Increasing human lifespan could turn people into walking zombies, warns expert 

Around 850,000 people in Britain are currently living with dementia a figure that is expected to hit one million by 2025.

Yet although billions of pounds has been spent trying to a drug to halt or reverse dementia, there is still no therapy, and several pharmaceutical companies have now pulled out of research because of ongoing setbacks.

The search for the literal ‘holy grail’ of youth dates back throughout humanity but scientists are divided on what causes ageing and what can be done about it.

Theories of why humans grow old include the ‘free radical theory’ which suggests that as mitochondria – the cell batteries – burn up oxygen as a fuel they also produce unstable compounds which rampage through the body damaging important molecules and proteins.

However despite many claims that anti-oxidants could prevent ageing, no studies have shown they actually make a difference.

Ageing may also be caused by senescence, when a cell goes dormant, unable to replicate but still alive so it is not cleared out by the body’s waste system.
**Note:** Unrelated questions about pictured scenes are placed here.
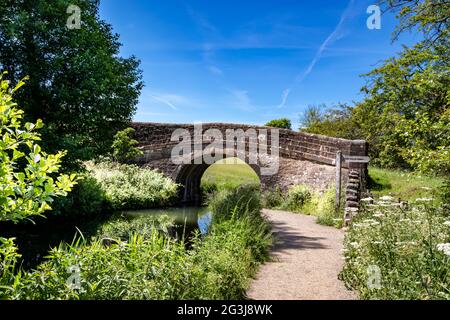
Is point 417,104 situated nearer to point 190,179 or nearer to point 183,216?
point 183,216

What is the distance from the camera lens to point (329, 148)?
12594 millimetres

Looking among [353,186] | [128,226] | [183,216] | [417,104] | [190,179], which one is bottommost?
[183,216]

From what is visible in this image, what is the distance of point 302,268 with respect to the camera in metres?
5.86

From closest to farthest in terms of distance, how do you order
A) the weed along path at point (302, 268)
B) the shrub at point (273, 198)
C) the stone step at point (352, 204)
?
the weed along path at point (302, 268)
the stone step at point (352, 204)
the shrub at point (273, 198)

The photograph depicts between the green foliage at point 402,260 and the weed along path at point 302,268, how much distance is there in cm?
33

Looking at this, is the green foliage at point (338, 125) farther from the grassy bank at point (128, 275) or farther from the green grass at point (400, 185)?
the grassy bank at point (128, 275)

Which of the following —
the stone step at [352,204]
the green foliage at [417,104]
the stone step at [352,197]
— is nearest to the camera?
the green foliage at [417,104]

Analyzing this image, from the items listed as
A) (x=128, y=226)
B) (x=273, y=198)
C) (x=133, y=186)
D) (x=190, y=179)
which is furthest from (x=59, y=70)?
(x=190, y=179)

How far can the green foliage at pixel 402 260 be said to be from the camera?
11.9 feet

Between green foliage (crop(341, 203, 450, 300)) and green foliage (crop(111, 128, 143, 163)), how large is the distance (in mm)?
12530

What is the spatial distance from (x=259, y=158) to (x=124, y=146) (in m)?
6.32

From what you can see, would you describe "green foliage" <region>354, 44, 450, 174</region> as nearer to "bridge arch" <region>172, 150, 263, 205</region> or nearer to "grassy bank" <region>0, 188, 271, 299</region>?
"grassy bank" <region>0, 188, 271, 299</region>

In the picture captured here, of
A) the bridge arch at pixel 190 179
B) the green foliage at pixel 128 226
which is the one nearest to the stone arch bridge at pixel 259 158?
the bridge arch at pixel 190 179

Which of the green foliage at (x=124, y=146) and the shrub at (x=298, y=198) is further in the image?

Growing older may also be price of tumour suppression, killing off cells before they have the chance to become cancerous, some scientists believe.
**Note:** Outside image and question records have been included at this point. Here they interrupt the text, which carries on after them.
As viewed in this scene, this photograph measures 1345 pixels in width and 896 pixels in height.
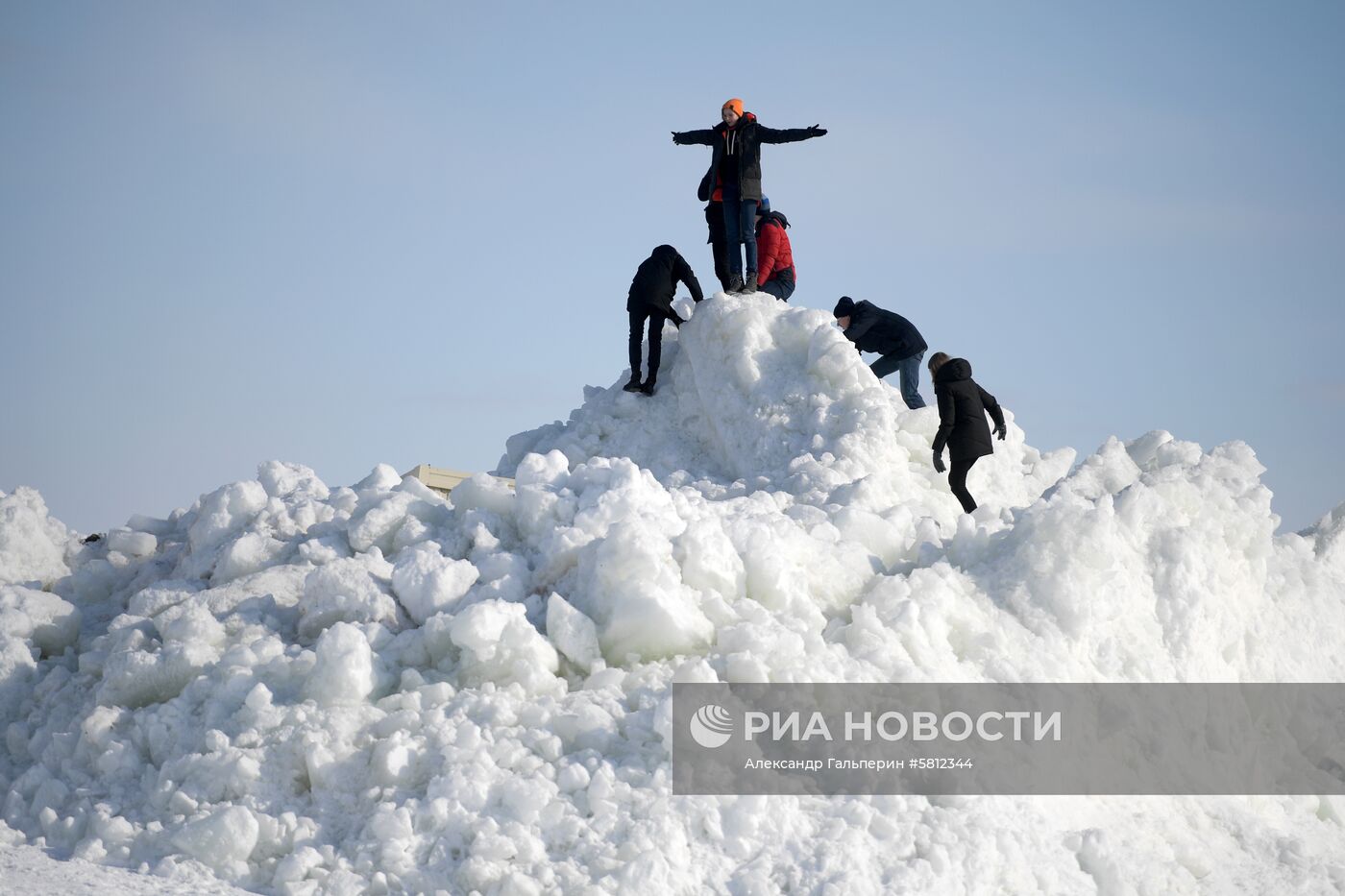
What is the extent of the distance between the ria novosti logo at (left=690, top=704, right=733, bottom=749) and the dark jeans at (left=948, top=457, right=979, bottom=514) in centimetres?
329

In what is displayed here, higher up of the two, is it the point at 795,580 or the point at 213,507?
the point at 213,507

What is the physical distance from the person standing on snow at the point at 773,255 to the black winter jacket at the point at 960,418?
193cm

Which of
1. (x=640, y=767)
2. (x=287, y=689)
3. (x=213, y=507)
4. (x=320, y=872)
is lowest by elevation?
(x=320, y=872)

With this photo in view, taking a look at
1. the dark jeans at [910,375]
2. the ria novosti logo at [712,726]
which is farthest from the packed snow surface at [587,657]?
the dark jeans at [910,375]

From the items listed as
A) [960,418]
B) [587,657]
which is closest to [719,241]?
[960,418]

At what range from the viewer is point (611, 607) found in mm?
5453

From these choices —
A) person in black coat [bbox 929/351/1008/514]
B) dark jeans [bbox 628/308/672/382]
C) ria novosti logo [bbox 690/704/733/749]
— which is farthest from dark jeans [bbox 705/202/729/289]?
ria novosti logo [bbox 690/704/733/749]

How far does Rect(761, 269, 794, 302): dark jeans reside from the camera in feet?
31.8

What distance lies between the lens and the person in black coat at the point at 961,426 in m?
7.87

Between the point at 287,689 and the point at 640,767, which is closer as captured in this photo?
the point at 640,767

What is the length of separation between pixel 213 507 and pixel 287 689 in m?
1.99

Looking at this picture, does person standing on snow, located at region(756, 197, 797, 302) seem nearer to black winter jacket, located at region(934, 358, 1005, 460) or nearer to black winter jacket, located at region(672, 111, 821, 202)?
black winter jacket, located at region(672, 111, 821, 202)

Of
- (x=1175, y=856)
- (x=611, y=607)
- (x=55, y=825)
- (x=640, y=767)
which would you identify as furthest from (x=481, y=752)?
(x=1175, y=856)

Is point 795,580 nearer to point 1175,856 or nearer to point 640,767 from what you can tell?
point 640,767
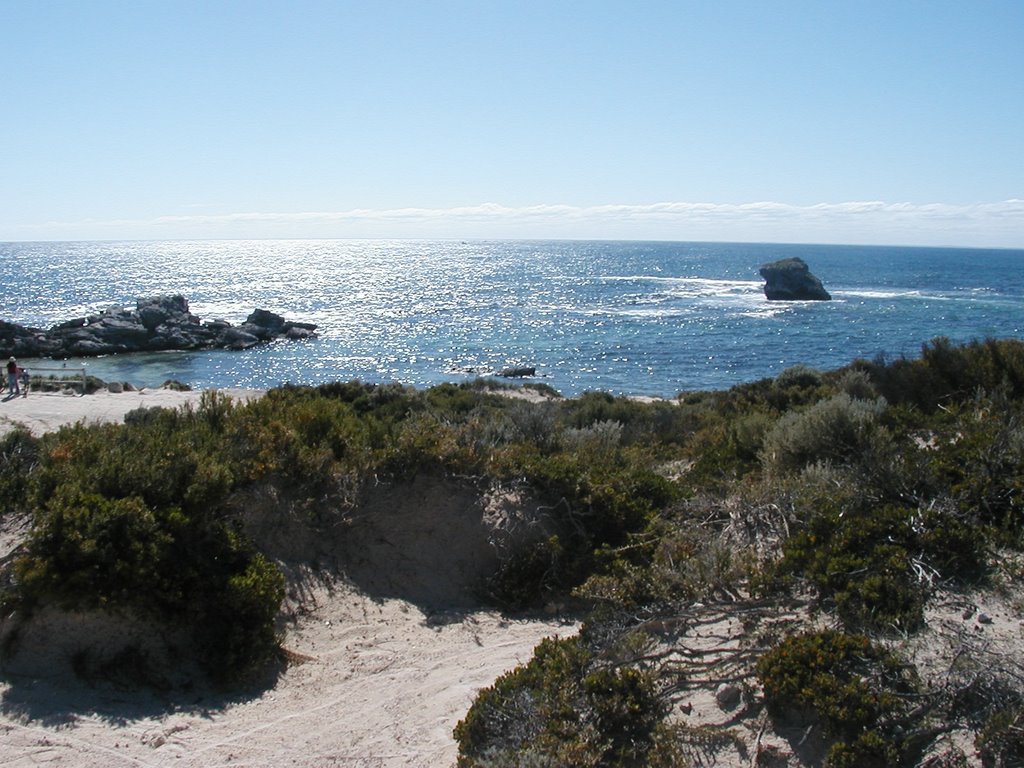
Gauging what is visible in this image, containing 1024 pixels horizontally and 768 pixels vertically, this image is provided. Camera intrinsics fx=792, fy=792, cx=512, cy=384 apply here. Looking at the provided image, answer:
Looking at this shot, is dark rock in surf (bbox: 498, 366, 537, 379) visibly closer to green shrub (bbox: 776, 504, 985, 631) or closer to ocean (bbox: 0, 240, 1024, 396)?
ocean (bbox: 0, 240, 1024, 396)

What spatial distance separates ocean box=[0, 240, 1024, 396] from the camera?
43.9 metres

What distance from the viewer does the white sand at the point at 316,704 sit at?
5.75 m

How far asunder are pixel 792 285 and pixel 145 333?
60.2m

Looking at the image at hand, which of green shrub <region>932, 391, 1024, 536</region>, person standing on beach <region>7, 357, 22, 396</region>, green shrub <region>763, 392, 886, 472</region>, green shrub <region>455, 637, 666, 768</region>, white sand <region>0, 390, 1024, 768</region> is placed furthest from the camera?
person standing on beach <region>7, 357, 22, 396</region>

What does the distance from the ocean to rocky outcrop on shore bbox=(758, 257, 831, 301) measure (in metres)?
2.15

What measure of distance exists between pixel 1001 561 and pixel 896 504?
3.39 ft

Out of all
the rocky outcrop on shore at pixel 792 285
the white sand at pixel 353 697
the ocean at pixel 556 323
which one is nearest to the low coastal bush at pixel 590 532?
the white sand at pixel 353 697

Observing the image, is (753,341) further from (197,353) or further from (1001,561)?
(1001,561)

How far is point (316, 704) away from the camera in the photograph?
6.52 m

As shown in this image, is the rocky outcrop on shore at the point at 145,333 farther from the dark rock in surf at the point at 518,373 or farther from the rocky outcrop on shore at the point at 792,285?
the rocky outcrop on shore at the point at 792,285

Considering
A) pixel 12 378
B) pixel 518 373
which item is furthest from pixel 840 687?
pixel 518 373

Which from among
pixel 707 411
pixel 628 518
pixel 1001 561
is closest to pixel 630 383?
pixel 707 411

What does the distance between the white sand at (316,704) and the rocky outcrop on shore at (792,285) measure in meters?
79.0

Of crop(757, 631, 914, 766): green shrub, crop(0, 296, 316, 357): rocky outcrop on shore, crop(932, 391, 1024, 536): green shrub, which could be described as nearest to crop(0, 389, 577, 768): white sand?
crop(757, 631, 914, 766): green shrub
The only proven way to prevent ageing is to restrict calories to around two thirds of usual intake, which has been shown in animals to extend lifespan by around 50 per cent. For humans that would mean potentially living to 180.

“There are people who follow this regime, but it’s very difficult. Our brain is wired to search for food and eat as much as it can,” added Prof Giacca.

“Nobody even knows why some animals live longer than others. There is a theory that bigger animals live longer, but it doesn’t always hold true, and we don’t know why it would be.

“But what we do know is that we lost 80,000 neurons every day, and we haven’t yet found a way to regenerate them, so a person who reaches 80 or 90 has already lost about 10 to 15 per cent of their brain, which is why they think and move more slowly.

“And that’s before diseases like Alzheimer’s where you have accelerated neuron loss, so if you don’t deal with those problems you could end up with a healthy heart but a head that is stupid.”